A pergunta que se impõe é: quantas mães em Portugal continuam a amamentar os filhos depois dos dois anos? Dados recentes do Childhood Obesity Surveillance Initiative (2022) mostram que apenas 16% dos bebés continuam a ser amamentados após os 12 meses e este número cai para os 5,7% para crianças com mais de 24 meses. Não sabemos quantas dessas mulheres continuam a usar a licença de amamentação. Mas parece que estamos a falar de uma minoria estatisticamente irrelevante da população ativa.
Manter a amamentação para além dos dois anos exige condições excecionais — físicas, emocionais, profissionais e sociais — que estão longe de estar ao alcance da maioria das mulheres. Requer disponibilidade, apoio e um contexto que permita dar continuidade a essa escolha. Ainda assim, é essa minoria quase residual que parece concentrar agora a atenção do governo.
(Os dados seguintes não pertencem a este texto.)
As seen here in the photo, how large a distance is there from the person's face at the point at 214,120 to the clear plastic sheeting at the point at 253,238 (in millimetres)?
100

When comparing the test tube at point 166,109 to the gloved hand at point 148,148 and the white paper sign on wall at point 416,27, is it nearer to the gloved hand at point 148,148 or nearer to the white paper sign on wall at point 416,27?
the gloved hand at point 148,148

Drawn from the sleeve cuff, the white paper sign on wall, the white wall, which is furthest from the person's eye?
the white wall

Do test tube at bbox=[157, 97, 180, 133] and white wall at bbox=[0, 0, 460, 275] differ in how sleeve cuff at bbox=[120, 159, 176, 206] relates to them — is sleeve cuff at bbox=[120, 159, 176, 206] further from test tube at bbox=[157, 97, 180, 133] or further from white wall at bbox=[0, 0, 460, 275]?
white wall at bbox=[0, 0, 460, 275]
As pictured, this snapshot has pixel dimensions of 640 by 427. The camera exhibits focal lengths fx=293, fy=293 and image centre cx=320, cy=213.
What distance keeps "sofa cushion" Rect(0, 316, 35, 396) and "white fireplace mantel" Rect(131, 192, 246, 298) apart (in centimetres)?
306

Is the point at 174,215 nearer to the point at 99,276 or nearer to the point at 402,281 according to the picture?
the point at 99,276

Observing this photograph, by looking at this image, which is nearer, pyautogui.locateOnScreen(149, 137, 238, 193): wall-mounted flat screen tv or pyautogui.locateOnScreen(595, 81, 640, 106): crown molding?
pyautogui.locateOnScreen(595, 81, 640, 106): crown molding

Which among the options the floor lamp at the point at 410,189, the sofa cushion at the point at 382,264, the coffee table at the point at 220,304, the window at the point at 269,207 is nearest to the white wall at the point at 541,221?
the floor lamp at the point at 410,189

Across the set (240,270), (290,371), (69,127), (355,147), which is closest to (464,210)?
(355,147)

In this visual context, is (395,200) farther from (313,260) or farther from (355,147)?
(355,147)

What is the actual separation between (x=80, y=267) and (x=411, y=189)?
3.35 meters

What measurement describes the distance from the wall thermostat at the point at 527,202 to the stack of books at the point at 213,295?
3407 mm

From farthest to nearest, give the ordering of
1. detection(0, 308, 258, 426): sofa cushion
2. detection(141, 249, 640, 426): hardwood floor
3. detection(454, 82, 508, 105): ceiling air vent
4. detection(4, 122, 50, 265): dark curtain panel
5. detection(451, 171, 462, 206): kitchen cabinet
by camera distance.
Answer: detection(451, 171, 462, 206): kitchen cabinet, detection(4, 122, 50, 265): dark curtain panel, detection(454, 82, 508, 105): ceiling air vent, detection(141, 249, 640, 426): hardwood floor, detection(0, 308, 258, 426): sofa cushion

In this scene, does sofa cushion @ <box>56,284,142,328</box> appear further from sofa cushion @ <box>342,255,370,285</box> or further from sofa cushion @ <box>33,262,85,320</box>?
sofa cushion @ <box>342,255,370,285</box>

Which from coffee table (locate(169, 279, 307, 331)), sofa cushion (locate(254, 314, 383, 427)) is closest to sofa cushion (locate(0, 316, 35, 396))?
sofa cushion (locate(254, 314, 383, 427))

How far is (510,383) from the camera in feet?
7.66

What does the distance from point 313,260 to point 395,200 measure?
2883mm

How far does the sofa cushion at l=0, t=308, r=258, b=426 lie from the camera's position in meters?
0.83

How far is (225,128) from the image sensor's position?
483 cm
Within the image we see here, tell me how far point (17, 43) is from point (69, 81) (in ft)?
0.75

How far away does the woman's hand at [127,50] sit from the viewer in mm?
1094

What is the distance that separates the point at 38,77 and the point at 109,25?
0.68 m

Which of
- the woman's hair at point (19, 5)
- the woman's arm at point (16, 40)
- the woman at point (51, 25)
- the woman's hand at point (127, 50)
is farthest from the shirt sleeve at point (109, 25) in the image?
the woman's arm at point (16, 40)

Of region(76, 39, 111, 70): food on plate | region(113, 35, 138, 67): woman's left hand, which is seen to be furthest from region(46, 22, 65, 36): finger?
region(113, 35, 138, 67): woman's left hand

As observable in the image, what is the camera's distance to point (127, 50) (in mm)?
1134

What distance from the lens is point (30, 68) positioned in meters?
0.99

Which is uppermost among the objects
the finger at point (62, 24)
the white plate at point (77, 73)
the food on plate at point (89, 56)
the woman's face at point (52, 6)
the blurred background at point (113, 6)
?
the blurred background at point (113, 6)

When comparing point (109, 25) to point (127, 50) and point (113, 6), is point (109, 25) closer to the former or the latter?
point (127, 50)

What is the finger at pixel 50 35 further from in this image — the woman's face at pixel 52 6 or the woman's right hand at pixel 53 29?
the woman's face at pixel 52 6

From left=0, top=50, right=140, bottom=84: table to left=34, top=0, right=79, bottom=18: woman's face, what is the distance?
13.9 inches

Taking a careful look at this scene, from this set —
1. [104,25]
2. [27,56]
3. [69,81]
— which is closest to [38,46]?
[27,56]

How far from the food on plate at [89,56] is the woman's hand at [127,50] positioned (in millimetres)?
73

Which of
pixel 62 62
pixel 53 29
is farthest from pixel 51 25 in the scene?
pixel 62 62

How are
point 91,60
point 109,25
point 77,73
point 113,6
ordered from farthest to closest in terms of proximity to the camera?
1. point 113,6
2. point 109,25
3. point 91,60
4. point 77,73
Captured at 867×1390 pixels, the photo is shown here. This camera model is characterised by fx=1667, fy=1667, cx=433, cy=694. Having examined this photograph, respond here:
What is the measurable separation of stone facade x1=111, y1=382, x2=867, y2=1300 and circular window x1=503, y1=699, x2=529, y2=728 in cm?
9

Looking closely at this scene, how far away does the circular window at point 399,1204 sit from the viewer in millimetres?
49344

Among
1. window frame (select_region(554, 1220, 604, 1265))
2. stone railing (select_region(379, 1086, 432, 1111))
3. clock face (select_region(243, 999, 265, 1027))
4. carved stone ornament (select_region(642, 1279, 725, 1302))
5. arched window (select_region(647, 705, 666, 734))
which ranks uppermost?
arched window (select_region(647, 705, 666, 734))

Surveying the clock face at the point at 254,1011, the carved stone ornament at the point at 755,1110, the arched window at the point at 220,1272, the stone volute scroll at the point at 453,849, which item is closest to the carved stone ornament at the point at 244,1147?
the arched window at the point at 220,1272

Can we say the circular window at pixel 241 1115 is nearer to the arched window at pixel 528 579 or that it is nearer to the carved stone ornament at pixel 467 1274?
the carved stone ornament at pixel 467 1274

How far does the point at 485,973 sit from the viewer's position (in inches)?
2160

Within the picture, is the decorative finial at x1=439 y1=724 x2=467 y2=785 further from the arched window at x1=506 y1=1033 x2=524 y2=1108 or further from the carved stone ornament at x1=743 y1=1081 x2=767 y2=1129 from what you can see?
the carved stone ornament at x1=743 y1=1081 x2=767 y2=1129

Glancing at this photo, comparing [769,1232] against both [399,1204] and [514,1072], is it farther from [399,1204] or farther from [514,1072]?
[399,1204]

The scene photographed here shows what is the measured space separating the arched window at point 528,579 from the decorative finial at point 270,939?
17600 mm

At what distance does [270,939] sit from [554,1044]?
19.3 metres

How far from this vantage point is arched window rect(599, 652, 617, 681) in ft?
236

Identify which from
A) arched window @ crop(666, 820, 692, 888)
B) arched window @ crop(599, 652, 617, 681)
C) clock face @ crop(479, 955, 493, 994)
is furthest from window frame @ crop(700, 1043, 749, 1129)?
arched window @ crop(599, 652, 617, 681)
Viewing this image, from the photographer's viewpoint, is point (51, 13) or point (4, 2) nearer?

A suposição de que há mães a prolongar a amamentação apenas para beneficiar de uma redução no horário de trabalho revela um profundo desconhecimento da realidade vivida por estas famílias e dos desafios que enfrentam diariamente.
O que acontece, com muito mais frequência, é o oposto: mães que, mesmo tendo direito às duas horas, abdicam delas para conseguir cumprir horários ou manter o seu posto de trabalho, em contextos laborais muitas vezes hostis à parentalidade. Eu sei, porque fui uma delas. E porque, entre as mais de 90 mil pessoas que seguem a minha página, conheço centenas de mulheres que fizeram o mesmo. A amamentação prolongada, longe de ser um privilégio, é muitas vezes um ato de resistência.
Por isso, a verdadeira questão é: por que motivo, num país onde as mulheres continuam a ganhar menos, a acumular mais responsabilidades de cuidados e a estar mais expostas à precariedade, se escolhe investir recursos públicos e atenção mediática em fiscalizar esta pequena fração da população? Não estaremos, uma vez mais, a apontar o dedo às mulheres em vez de resolver os problemas estruturais?
Há tanto por fazer. Portugal continua a ser um dos países europeus com piores taxas de natalidade e uma das piores respostas de apoio à parentalidade. A licença parental é ainda curta para os padrões nórdicos - e inferior aos 6 meses de amamentação exclusiva recomendado pela OMS -, o acesso a creches públicas ou comparticipadas está longe de ser universal, e faltam políticas robustas de apoio à conciliação entre vida familiar e profissional. Um exemplo evidente dessa falta de conciliação é o facto de o horário das escolas públicas não ser compatível com o horário de trabalho da maioria das famílias.
É esse o debate que devíamos estar a ter: como incentivar a amamentação e apoiar as mulheres que optam por ela. Como apoiar verdadeiramente as famílias. Como melhorar as condições de trabalho dos pais de crianças pequenas. Como garantir acesso a creches públicas. Como fazem países como a Suécia ou a Dinamarca, onde os períodos de licença parental são mais longos, mais bem pagos e muitas vezes partilhados entre os dois progenitores, promovendo uma verdadeira igualdade de género.
Em vez disso, preferimos gastar tempo e energia a fiscalizar mães que, contra todas as dificuldades, continuam a amamentar. Esta inversão de prioridades revela uma desconfiança estrutural em relação às mulheres – como se, num sistema em que tudo joga contra elas, ainda fosse necessário policiar os seus poucos direitos.
A mensagem que se passa é clara: neste país, desconfiamos das mulheres. E isso, para além de injusto, é perigoso. Um país que não apoia as suas famílias, que não confia nas suas mulheres, que não protege os seus bebés, é um país que está a falhar com o futuro.